예제 #1
0
def main():

    # config for training
    config = Config()
    print("Normal train config:")
    pp(config)

    valid_config = Config()
    valid_config.dropout = 0
    valid_config.batch_size = 20

    # config for test
    test_config = Config()
    test_config.dropout = 0
    test_config.batch_size = 1

    with_sentiment = config.with_sentiment

    ###############################################################################
    # Load data
    ###############################################################################
    # sentiment data path:  ../ final_data / poem_with_sentiment.txt
    # 该path必须命令行显示输入LoadPoem,因为defaultNonehjk
    # 处理pretrain数据和完整诗歌数据

    # api = LoadPoem(args.train_data_dir, args.test_data_dir, args.max_vocab_size)
    api = LoadPoem(corpus_path=args.train_data_dir,
                   test_path=args.test_data_dir,
                   max_vocab_cnt=config.max_vocab_cnt,
                   with_sentiment=with_sentiment)

    # 交替训练,准备大数据集
    poem_corpus = api.get_tokenized_poem_corpus(
        type=1 + int(with_sentiment))  # corpus for training and validation
    test_data = api.get_tokenized_test_corpus()  # 测试数据
    # 三个list,每个list中的每一个元素都是 [topic, last_sentence, current_sentence]
    train_poem, valid_poem, test_poem = poem_corpus["train"], poem_corpus[
        "valid"], test_data["test"]

    train_loader = SWDADataLoader("Train", train_poem, config)
    valid_loader = SWDADataLoader("Valid", valid_poem, config)
    test_loader = SWDADataLoader("Test", test_poem, config)
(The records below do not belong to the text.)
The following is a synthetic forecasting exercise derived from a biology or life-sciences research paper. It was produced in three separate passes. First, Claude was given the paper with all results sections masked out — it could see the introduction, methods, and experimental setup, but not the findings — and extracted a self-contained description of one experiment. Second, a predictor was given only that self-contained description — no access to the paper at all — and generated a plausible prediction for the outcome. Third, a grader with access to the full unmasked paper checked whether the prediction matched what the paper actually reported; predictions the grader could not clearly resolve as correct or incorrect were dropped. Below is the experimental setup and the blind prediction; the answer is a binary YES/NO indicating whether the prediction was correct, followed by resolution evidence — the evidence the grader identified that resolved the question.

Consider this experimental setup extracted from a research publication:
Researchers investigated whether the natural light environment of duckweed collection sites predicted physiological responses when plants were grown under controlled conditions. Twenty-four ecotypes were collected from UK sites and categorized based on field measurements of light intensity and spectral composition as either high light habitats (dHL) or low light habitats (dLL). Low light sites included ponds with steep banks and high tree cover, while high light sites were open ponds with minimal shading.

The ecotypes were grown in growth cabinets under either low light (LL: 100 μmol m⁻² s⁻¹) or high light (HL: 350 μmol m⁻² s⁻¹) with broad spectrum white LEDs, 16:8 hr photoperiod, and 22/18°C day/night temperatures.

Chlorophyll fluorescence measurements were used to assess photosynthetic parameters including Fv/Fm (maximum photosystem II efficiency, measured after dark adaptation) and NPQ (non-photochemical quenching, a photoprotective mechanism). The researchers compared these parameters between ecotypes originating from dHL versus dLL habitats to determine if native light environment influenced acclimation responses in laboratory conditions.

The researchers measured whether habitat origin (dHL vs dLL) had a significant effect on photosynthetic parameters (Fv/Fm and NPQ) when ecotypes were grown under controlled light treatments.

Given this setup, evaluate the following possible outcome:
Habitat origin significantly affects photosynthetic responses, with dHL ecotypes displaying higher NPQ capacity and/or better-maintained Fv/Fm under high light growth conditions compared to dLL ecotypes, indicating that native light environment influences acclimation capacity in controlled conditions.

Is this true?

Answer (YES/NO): NO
    print("Finish Poem data loading, not pretraining or alignment test")

    if not args.forward_only:
        # LOG #
        log_start_time = str(datetime.now().strftime('%Y%m%d%H%M'))
        if not os.path.isdir('./output'):
            os.makedirs('./output')
        if not os.path.isdir('./output/{}'.format(args.expname)):
            os.makedirs('./output/{}'.format(args.expname))
        if not os.path.isdir('./output/{}/{}'.format(args.expname,
                                                     log_start_time)):
            os.makedirs('./output/{}/{}'.format(args.expname, log_start_time))

        # save arguments
        json.dump(
            vars(args),
            open(
                './output/{}/{}/args.json'.format(args.expname,
                                                  log_start_time), 'w'))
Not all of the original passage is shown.